#### [Extrait fourni]
Les clients : filles et garçons, 20-22 ans, service militaire terminé pour la plupart. Les filles boivent autant que les garçons et les tournées se succèdent : bière en verres de 33 cl ou de 50 cl (en hébreu shlish ou gadol). C’est la nouvelle fureur de vivre à Tel Aviv : les bars servent et resservent des chopes de bière à volonté si vous en avez payé trois. Les fournisseurs consentent des prix spéciaux pour faire du volume et donc du chiffre. Selon les patrons des bars, il n’y a jamais d’excès et sous le regard des autres, tous se retiennent et se tiennent convenablement. On voudrait y croire.
Il y a toujours sur un grand écran un match de foot ou de basket. Le public dresse l’oreille ou jette un coup d’œil quand le commentateur hausse la voix pour annoncer une action décisive ou alors un but marqué.

#### [Travail à faire]
[1] Répondez à ces questions sur l'extrait fourni :
(a) Quel âge ont les clients ?
(b) Quelles sont les deux tailles de verres de bière ?
(c) Que passe-t-il toujours sur le grand écran ?
[2] Poursuivez l'extrait sur les bars de Tel Aviv à partir de sa dernière phrase.

#### [Matériel]
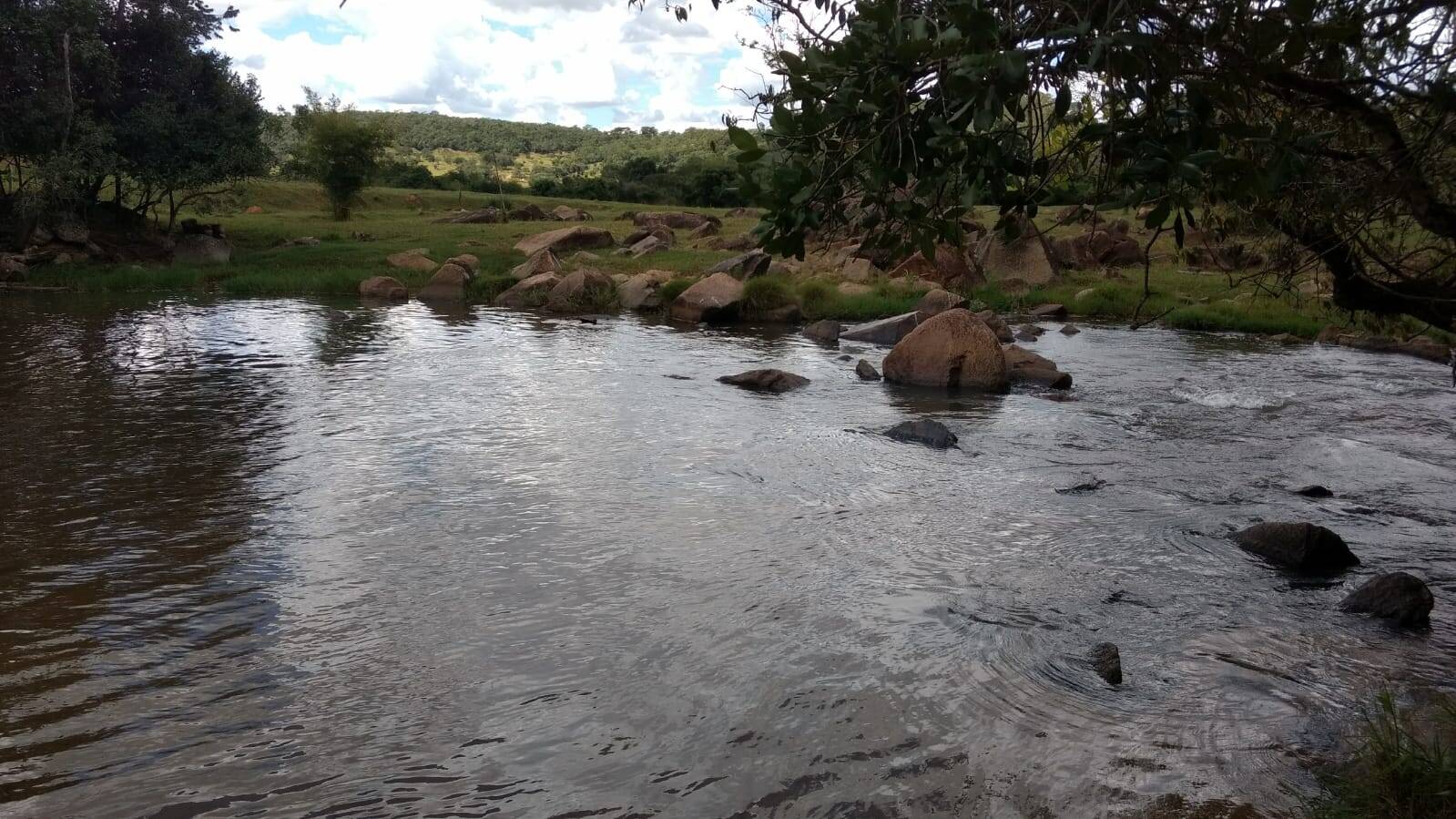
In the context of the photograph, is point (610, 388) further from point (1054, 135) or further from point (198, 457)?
point (1054, 135)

#### [Liste des réponses]
[1]
(a) Ils ont entre 20 et 22 ans.
(b) 33 cl et 50 cl.
(c) Un match de foot ou de basket.

[2]
Que font-ils, assis sur leur tabouret pendant des heures? Ils discutent, ils racontent, ils s’exclament et ils rient souvent et très fort. Ils jouent au mec cool, elles cherchent à séduire, garçons et filles, ou friendly gays. Ils viennent seuls parfois et repartent souvent en couple : c’est là, c’est la vie, c’est Tel Aviv!
Il y a un autre bar sur la place et il y en a 3 autres sur l’avenue : toujours pleins à craquer, terrasses débordant presque sur la chaussée et bruit de volière caquetant.
Même schéma, même combat : ni restaurant, ni boîte de nuit, pas de cinéma et surtout pas de soirée télé, on écume les bars qui sont devenus des clubs de rencontres et on réussit le cocktail, un peu d’alcool, beaucoup de rires, un peu de désir, c’est là, c’est l’amour!
LaLa Land la francophone
La plage des francophones c’est LaLa Land, au bout de la rue Gordon : impressionnant! Ils sont venus, ils sont tous là.
On se salue, on s’embrasse et on se congratule : d’abord les questions traditionnelles sur les dates d’arrivée et de départ puis ça démarre au quart de tour sur les menaces, les inquiétudes avec beaucoup de non-dits sur les projets.
La barrière de la langue n’est plus ce qu’elle était, avec les israéliens les gens communiquent avec 50 mots utiles en hébreu et des rudiments d’anglais, reliquat des 3 heures de cours hebdomadaires au lycée.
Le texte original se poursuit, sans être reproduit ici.